ちょっと気になったものはスマホで写真にとっとこう。ちょっとでも興味のある本はアマゾンで1円の中古本買っとこう。あとでじっくり見たり読んだりして、活かせる機会があるかわからないけど。

そんな風にたくさんストックして、使わないままになっている資料が数多あります。

出会って関心を持ったそのタイミングが好機だったりして、時間や気持ちに余裕があるときに出会えたものは、一定のところまでその場で追求し体得できたりします。

なかなかそんな余裕がなくて、とりあえずスマホで写真を撮ったりメモをして、あとで検索してみよう、なんてことが多いです。
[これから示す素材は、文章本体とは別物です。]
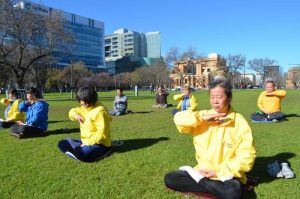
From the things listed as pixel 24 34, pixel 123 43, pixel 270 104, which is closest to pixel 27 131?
pixel 270 104

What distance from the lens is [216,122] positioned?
570cm

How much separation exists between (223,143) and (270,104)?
430 inches

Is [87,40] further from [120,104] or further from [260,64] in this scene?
[120,104]

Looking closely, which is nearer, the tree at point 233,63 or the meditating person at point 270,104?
the meditating person at point 270,104

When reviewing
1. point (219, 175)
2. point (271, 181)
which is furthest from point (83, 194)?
point (271, 181)

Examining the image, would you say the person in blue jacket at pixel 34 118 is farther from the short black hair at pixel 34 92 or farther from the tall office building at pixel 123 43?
the tall office building at pixel 123 43

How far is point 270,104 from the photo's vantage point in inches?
625

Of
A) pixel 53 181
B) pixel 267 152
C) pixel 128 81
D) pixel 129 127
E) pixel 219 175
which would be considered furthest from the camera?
pixel 128 81

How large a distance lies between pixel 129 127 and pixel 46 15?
95.8 feet

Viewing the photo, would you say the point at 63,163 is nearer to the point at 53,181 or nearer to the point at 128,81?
the point at 53,181

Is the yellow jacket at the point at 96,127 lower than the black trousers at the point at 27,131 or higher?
higher

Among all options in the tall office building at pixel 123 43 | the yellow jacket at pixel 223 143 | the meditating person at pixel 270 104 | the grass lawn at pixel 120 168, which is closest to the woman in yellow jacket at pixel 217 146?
the yellow jacket at pixel 223 143

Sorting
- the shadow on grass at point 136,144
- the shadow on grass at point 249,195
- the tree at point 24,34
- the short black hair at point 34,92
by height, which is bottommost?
the shadow on grass at point 249,195

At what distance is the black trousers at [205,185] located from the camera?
205 inches
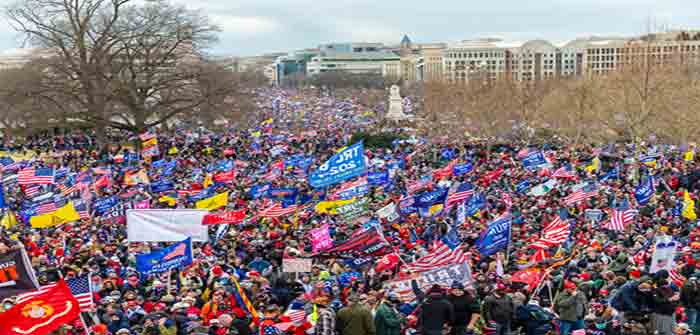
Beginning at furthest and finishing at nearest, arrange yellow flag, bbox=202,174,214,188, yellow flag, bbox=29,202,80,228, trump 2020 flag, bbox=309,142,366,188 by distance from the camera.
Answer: yellow flag, bbox=202,174,214,188
yellow flag, bbox=29,202,80,228
trump 2020 flag, bbox=309,142,366,188

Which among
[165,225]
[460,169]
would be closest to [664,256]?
[165,225]

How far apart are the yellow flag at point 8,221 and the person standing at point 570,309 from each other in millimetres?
14864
そうやってあとから余裕のあるときにじっくりふれて体得するに至るものも中にはあるのですが、うやむやになったまま忘れられたり、引き出しの奥にしまい込まれるようにして「体得」される時期を待つタネたちが多かれ少なかれあるように思います。

スマホで写真を撮ったりすることは、あとから思い出すためのきっかけになったりしますが、対象のものを撮っただけで満足してしまったような気持ちにさせる効果も少なからずあります。
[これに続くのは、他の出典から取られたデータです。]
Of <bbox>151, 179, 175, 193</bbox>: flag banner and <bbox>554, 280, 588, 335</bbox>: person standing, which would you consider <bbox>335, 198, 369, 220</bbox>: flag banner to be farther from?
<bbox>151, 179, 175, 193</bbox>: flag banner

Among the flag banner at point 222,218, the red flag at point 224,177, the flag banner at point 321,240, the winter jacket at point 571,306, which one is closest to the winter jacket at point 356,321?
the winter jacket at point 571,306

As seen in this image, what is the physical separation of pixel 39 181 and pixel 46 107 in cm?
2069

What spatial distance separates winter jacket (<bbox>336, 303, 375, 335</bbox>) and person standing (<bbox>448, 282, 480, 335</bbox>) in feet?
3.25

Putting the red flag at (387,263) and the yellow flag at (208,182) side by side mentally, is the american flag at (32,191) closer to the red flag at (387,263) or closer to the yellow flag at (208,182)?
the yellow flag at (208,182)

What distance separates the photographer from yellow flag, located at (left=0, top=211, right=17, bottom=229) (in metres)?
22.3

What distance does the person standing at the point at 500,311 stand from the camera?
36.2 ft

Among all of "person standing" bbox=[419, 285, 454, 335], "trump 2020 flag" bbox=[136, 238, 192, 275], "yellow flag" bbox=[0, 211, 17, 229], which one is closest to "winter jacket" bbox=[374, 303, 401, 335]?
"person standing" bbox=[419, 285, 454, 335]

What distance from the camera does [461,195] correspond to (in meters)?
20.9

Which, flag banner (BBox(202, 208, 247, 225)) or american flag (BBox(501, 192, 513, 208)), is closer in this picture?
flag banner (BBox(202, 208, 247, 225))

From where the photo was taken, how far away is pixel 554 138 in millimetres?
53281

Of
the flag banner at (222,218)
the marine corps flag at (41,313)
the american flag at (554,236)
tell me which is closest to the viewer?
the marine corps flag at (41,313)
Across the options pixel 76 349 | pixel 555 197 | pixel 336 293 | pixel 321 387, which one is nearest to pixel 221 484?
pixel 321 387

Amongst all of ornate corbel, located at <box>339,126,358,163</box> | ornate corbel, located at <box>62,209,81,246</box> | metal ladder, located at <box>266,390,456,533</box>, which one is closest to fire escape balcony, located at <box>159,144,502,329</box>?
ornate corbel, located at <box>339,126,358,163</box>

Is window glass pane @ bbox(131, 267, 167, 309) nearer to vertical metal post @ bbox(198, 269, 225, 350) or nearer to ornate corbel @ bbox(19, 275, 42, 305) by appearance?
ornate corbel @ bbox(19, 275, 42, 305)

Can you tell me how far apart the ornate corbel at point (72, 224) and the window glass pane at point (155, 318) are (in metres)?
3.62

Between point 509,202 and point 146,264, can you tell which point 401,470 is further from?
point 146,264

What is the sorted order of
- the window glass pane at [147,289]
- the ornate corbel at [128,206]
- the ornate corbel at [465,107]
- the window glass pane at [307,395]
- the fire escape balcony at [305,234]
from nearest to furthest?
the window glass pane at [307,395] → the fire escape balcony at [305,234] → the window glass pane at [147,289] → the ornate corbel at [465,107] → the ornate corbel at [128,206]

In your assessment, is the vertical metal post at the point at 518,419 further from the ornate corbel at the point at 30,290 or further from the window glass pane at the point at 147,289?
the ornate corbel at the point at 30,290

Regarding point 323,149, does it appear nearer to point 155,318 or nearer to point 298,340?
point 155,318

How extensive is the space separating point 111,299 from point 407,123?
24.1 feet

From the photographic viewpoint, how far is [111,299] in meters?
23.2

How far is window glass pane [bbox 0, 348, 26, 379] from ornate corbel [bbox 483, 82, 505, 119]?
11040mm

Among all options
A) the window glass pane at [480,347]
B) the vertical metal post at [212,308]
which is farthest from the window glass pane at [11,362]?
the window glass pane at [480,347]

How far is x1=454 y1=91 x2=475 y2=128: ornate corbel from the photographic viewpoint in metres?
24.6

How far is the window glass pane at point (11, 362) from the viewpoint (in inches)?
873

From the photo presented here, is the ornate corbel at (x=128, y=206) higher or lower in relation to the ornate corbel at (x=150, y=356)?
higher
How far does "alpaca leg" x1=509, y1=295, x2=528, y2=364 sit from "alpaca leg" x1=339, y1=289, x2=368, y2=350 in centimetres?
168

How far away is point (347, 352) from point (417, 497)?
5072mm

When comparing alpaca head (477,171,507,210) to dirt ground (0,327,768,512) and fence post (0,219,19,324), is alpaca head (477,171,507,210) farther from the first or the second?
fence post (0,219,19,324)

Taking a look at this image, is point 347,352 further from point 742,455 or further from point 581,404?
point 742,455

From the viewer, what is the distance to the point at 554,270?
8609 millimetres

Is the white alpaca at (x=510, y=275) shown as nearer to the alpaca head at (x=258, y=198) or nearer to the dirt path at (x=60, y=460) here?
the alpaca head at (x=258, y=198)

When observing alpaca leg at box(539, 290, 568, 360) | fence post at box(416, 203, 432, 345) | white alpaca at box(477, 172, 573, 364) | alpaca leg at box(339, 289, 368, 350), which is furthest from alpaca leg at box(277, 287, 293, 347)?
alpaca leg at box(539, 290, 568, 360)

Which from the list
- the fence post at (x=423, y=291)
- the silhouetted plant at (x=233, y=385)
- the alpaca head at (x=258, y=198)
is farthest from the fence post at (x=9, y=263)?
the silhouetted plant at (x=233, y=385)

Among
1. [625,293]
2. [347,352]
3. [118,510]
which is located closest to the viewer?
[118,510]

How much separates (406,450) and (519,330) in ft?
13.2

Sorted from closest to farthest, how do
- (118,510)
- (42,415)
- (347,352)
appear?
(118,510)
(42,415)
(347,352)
出会ったときの体験をいかに体に刻みこむか、いかに体得するかが、「資料との出会い」を超えて「経験」に昇華することだと思います。

その場で深掘りできなくても、「あの時のアレが使えるかも」なんて思い出されるものって、出会ったその瞬間にわずかでも消えないツメ跡のようなものを残していたりします。

読み書き自由、削除も初期化も思いのままという機械のメモリのようにはいかない。人間の記憶は、しわが寄ったり端が折れたり、かすれたり黄ばんだりする一冊のノートのようなものかもしれません。自分次第で伸びたり縮んだりする、不思議なノートです。